The Prophetic Virtues
In Ideals and Realities of Islam, S. H. Nasr (perhaps following the lead of Frithjof Schuon) listed what he called the three major characteristics (I will call them "virtues") of Irano-Semitic prophecy:
1. "Piety in its most universal sense, that quality which attaches man to God" (Nasr, 64) corresponds to imagination understood in the Muridiyya sense. How is imagination an acceptable translation for piety? As Ibn 'Arabi taught, imagination is the bridge one must cross in the pilgrimage to the divine Real. To that end, Ibn 'Arabi was fond of quoting a hadith qudsi or Divine speech: "I am with My servant's opinion of Me, so let him have a good opinion of Me" (see, e.g., W. Chittick, Imaginal Worlds, 174). We find a similar view in Blake (see John Middleton Murry, William Blake, chapter 20 in particular) where the only access to the divine is the imagination (indeed, for Blake, imagination is the "human-divine").
2. "Combativeness" (Nasr, 64). Prophetic combativeness corresponds to the Murid virtue of courage and is a manifestation of the Murid's recognition that life is unceasing struggle--struggle with the forces of external oppression, struggle to overcome the forces of internal oppression. In the Tolstoyan-Murid view, whenever combativeness descends to violence, the forces of internal oppression have won. Note Blake's vow to engage in unceasing mental fight (see post of 08-13-13 below). In the Blakean scheme, the courage to engage in Prophetic combativeness is found in one's dedication to "eternity" (see Murray, chapter 20).

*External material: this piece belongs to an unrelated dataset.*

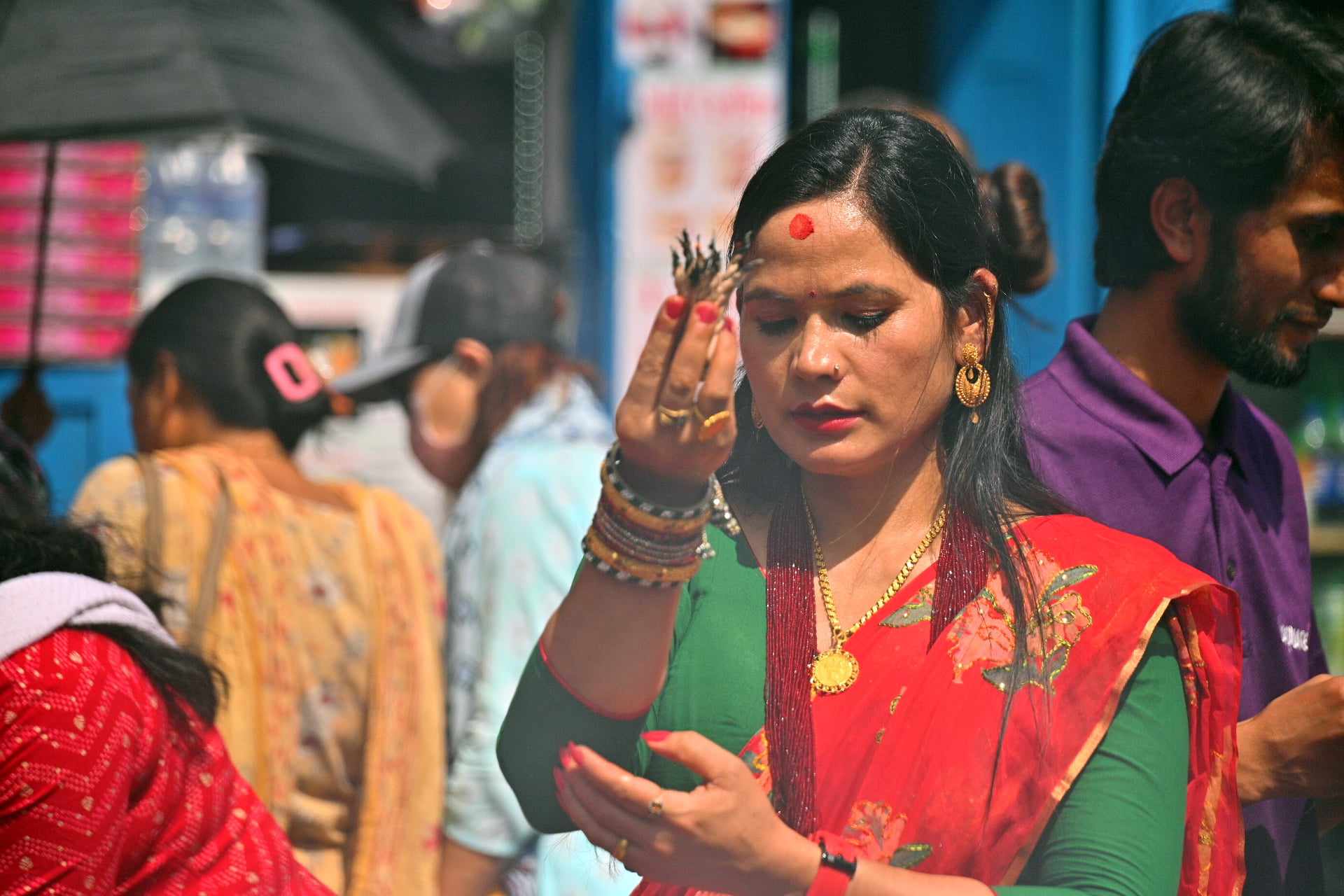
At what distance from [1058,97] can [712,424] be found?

3. "Magnanimity" (Nasr, 65). It takes greatness of soul to forgive and, in Blake's schema, forgiveness is the manifestation of the Prophetic virtue of magnanimity (see Murry, chapter 20). With every act of forgiveness, the human heart experiences a kind of increase; the human character acquires Prophetic nobility.
[Pictured above: John Middleton Murry at his writing desk].